**Exercise instructions**
If a line in the following entries contains the string "name", it counts toward the total; report only that total.

#####

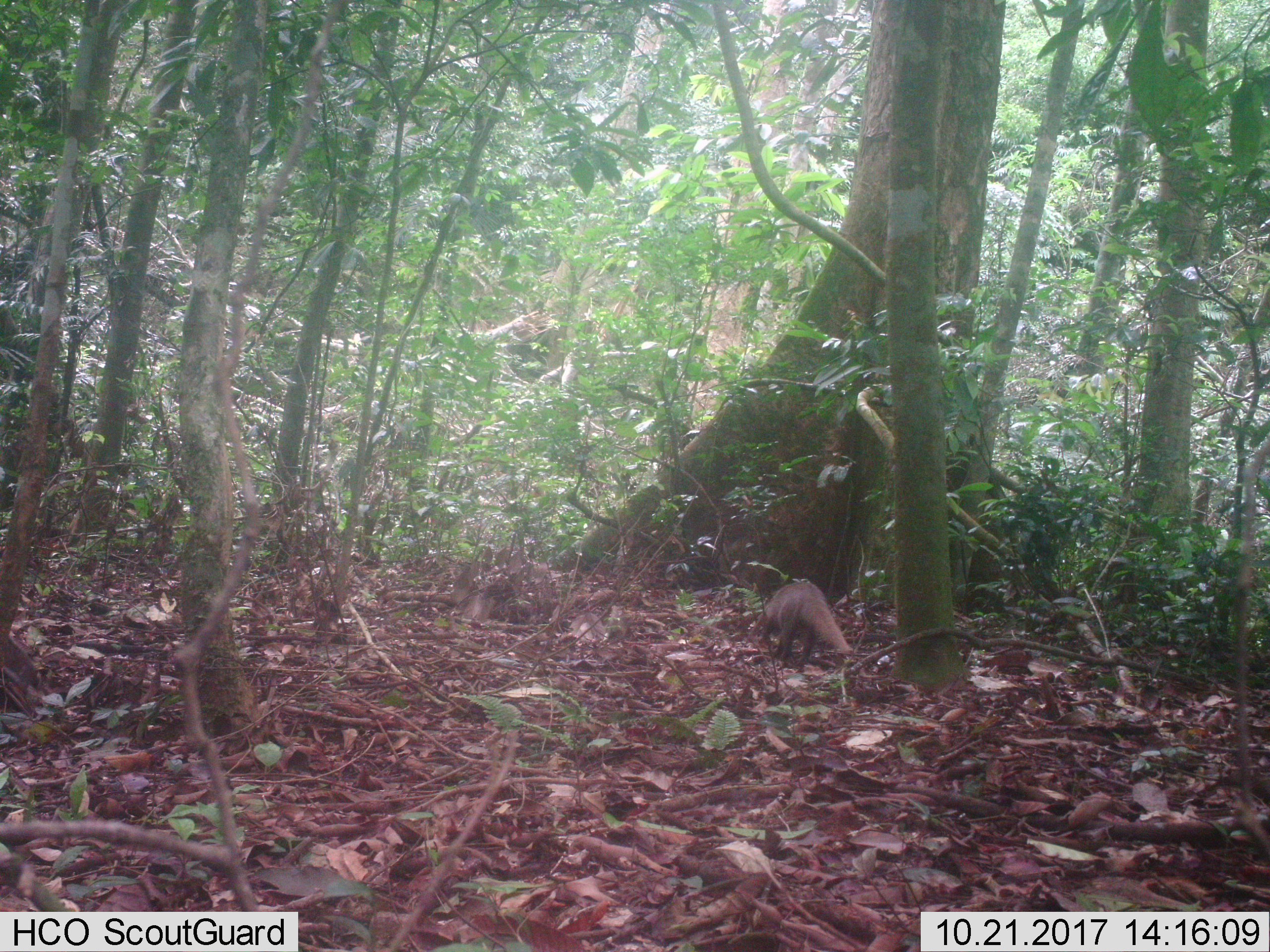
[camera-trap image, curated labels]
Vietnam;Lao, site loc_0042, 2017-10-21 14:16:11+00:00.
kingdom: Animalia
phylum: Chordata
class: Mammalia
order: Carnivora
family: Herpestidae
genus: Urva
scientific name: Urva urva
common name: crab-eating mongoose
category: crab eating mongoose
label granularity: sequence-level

#####

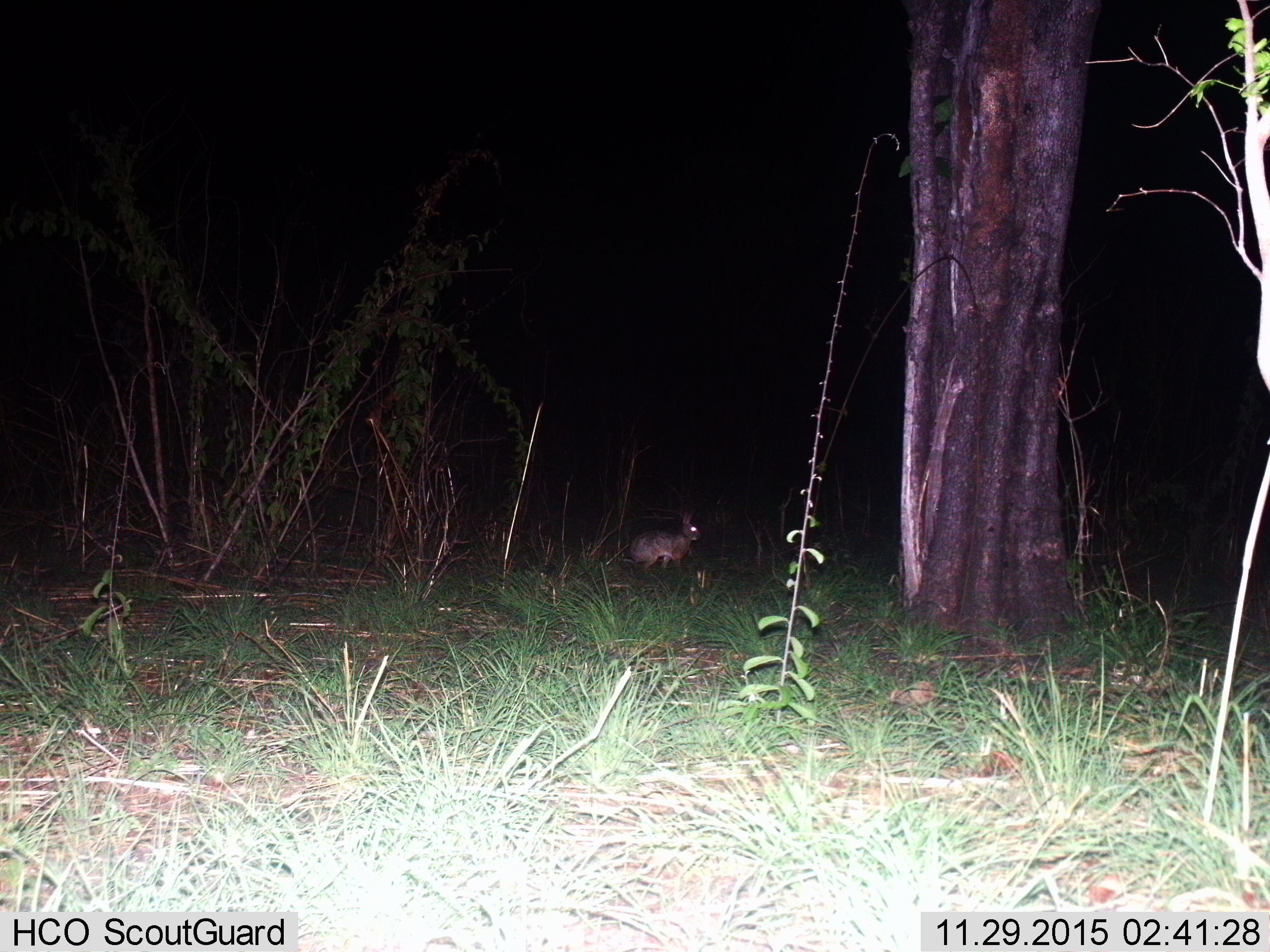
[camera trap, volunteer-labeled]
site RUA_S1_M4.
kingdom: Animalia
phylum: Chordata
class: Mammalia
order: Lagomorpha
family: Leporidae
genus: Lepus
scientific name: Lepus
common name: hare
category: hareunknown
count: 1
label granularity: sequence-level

#####

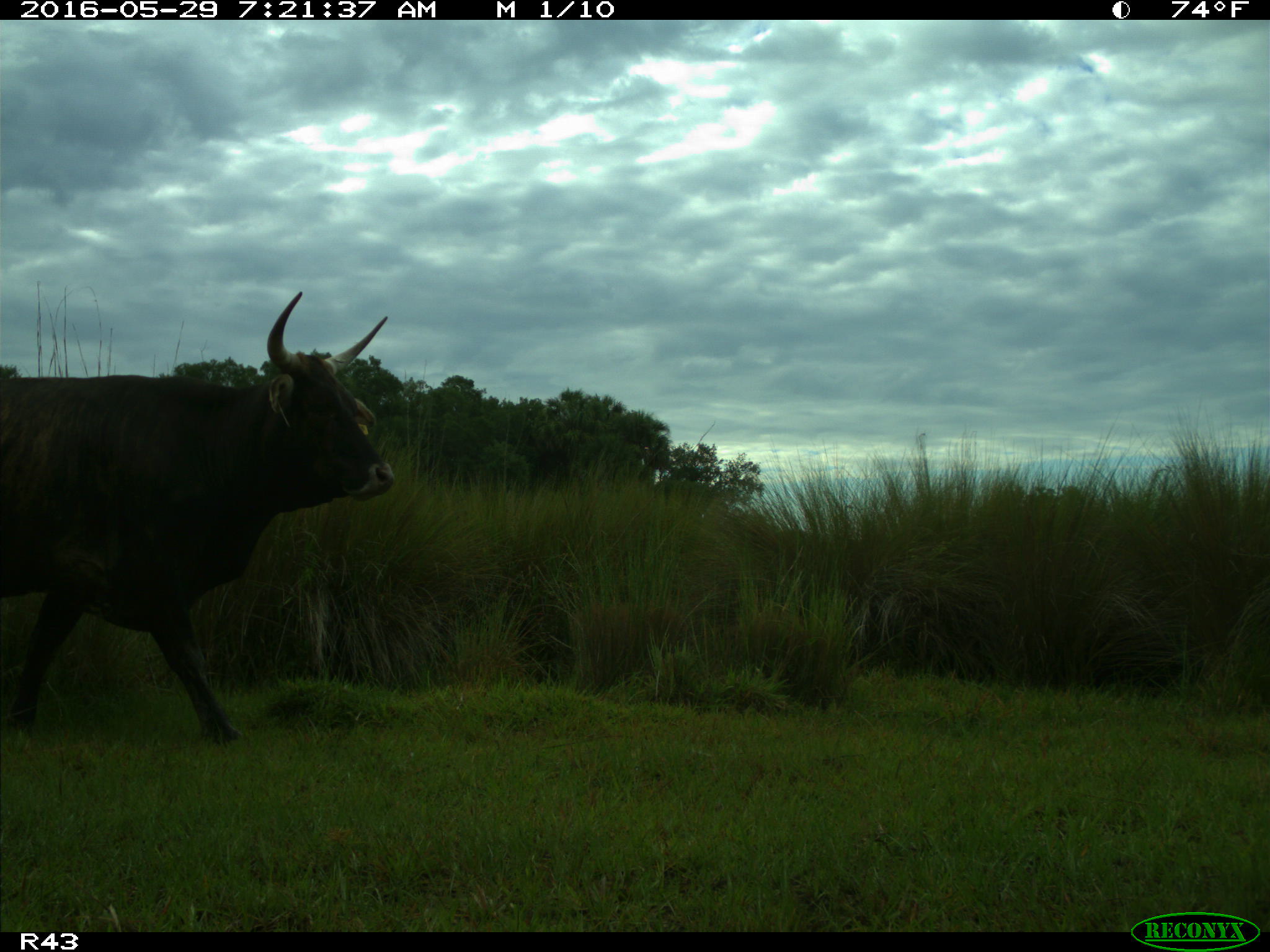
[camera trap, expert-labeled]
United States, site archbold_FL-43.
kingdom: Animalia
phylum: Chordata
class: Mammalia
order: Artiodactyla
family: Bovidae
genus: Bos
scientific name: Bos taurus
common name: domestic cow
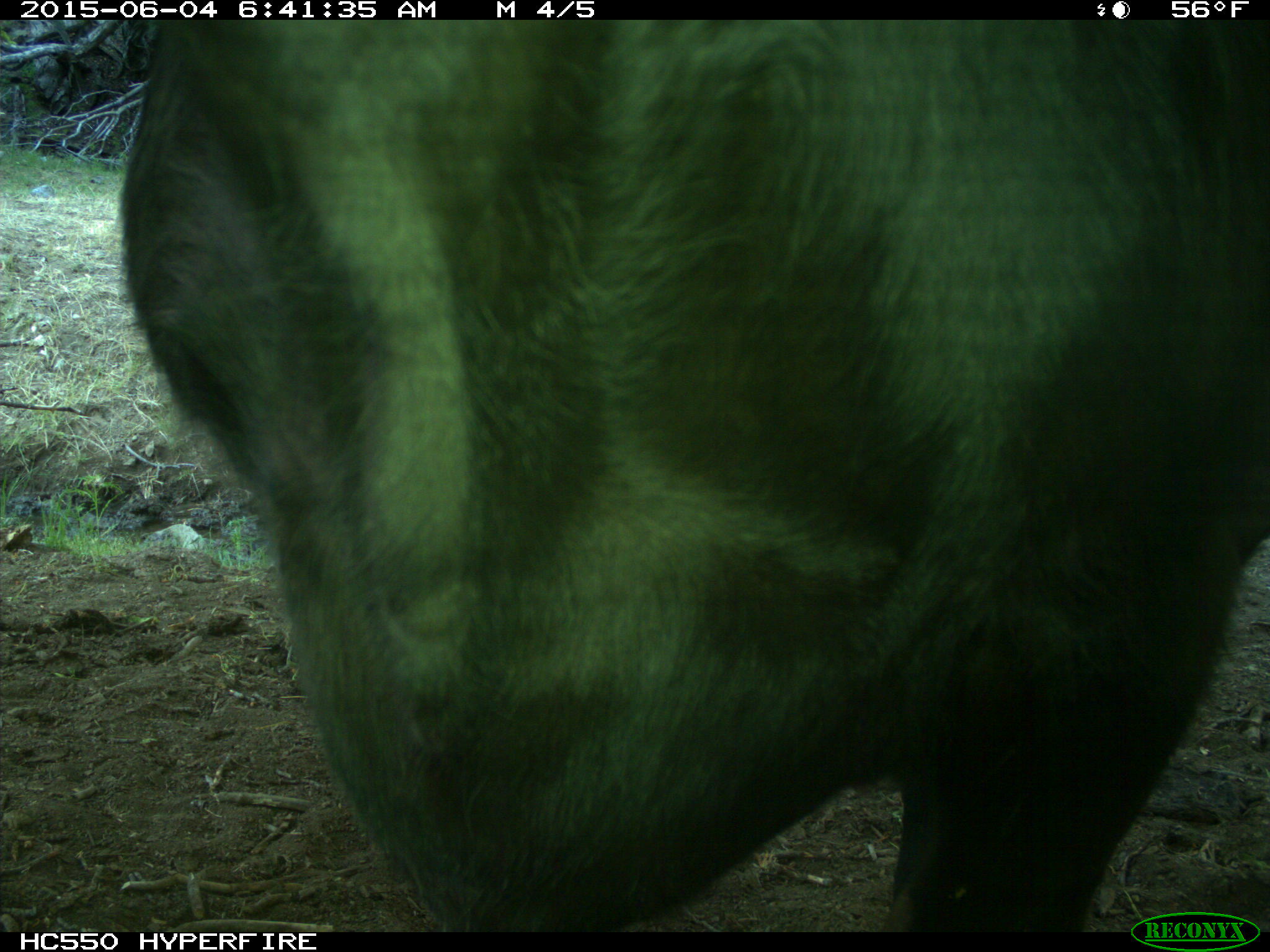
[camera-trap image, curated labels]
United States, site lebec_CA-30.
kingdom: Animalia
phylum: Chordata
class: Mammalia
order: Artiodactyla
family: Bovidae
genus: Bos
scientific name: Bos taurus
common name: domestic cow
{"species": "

#####

**Output for this task**
8